■ **Exercise description**
Your copy of the listing must be exact and must hold no images.
====== Available data ======
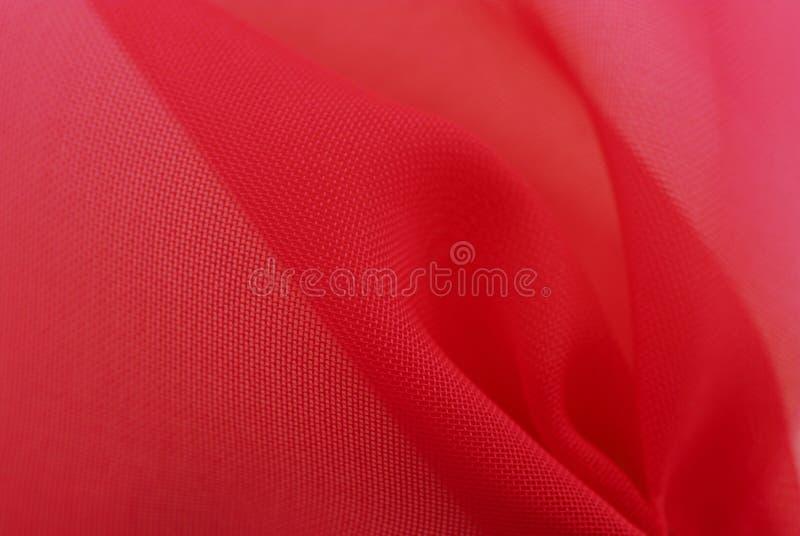 Tissu rouge d'organza photographie stock libre de droits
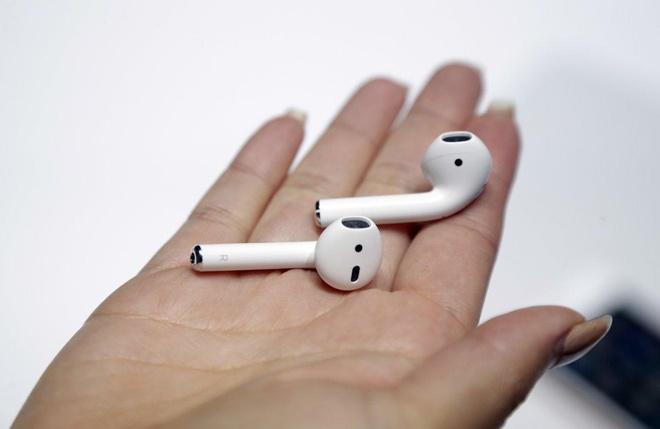Tai nghe iPhone bi cao buoc ton tai buc xa, de roi hinh anh 1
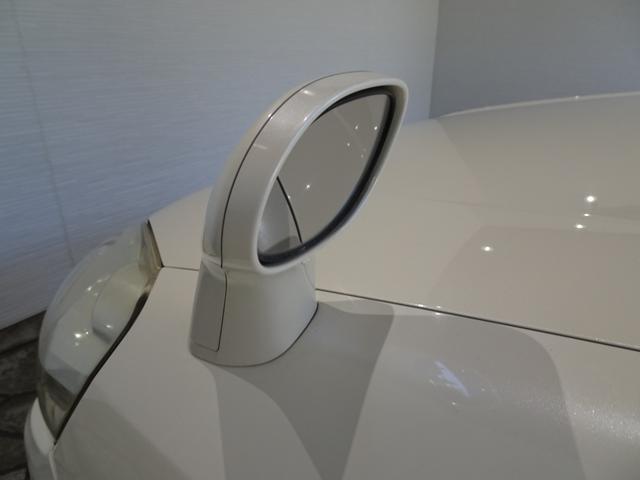iL-D 禁煙車 サンルーフ 本革シート ナビBカメラ シートヒーター クールボックス HID ETC フォグランプ 純正アルミ 記録簿 4WD(63枚目)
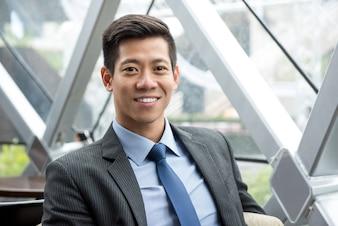 Jovem, sorrindo, bonito, asiático, Thai-Chinese, homem negócios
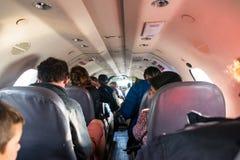 Passagers dans la carlingue à l'etroit d'avion Photographie stock libre de droits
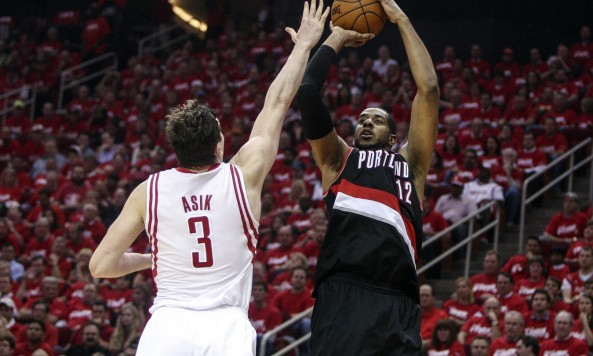 LaMarcus Aldrdige's versatility has the Blazers rolling into Chicago this week. Photo by Troy Taormina-USA TODAY Sports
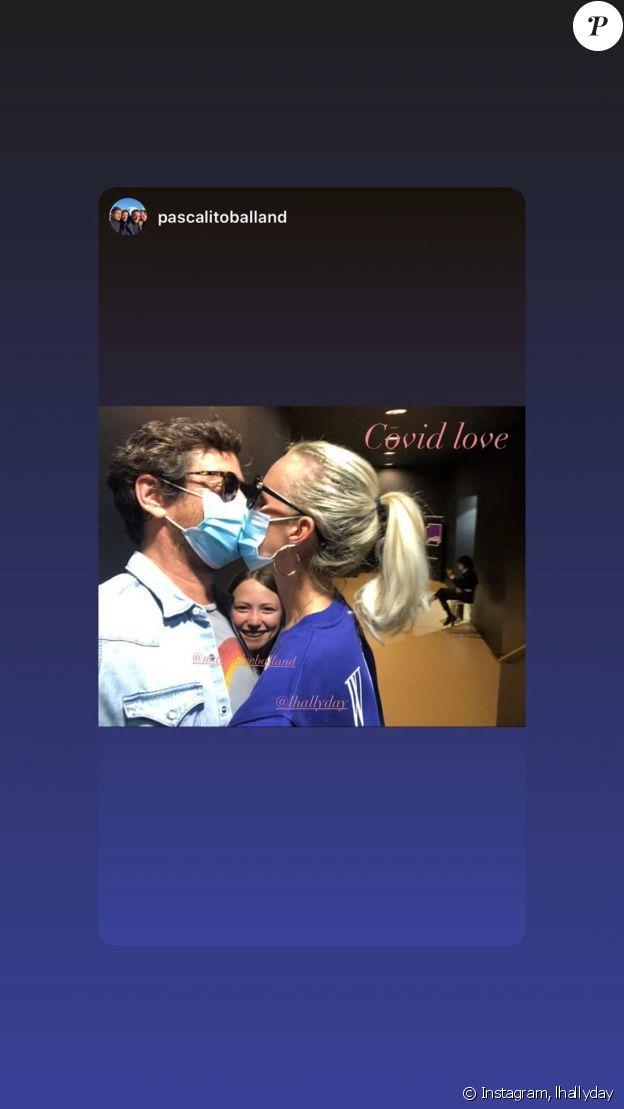 Laeticia Hallyday a republié une photo de Pascal Balland l'embrassant avec un masque sur Instagram le 20 juin 2020.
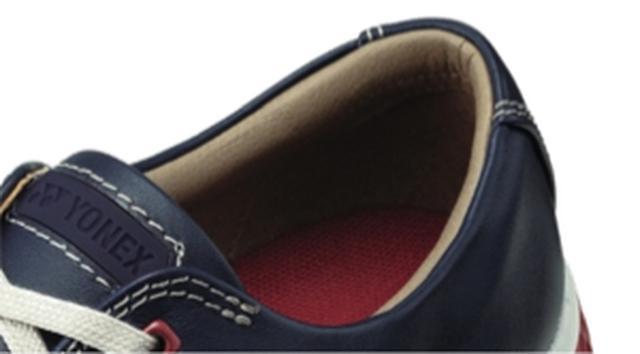 画像: タング部と履き口にすっきりとした柔らかなスポンジを配置。スタイリッシュな外観ながら、優しく包まれるような履き心地を実現。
======
■ **Worked solution**
 Tissu rouge d'organza photographie stock libre de droits
Tai nghe iPhone bi cao buoc ton tai buc xa, de roi hinh anh 1
iL-D 禁煙車 サンルーフ 本革シート ナビBカメラ シートヒーター クールボックス HID ETC フォグランプ 純正アルミ 記録簿 4WD(63枚目)
 Jovem, sorrindo, bonito, asiático, Thai-Chinese, homem negócios
 Passagers dans la carlingue à l'etroit d'avion Photographie stock libre de droits
 LaMarcus Aldrdige's versatility has the Blazers rolling into Chicago this week. Photo by Troy Taormina-USA TODAY Sports
 Laeticia Hallyday a republié une photo de Pascal Balland l'embrassant avec un masque sur Instagram le 20 juin 2020.
 画像: タング部と履き口にすっきりとした柔らかなスポンジを配置。スタイリッシュな外観ながら、優しく包まれるような履き心地を実現。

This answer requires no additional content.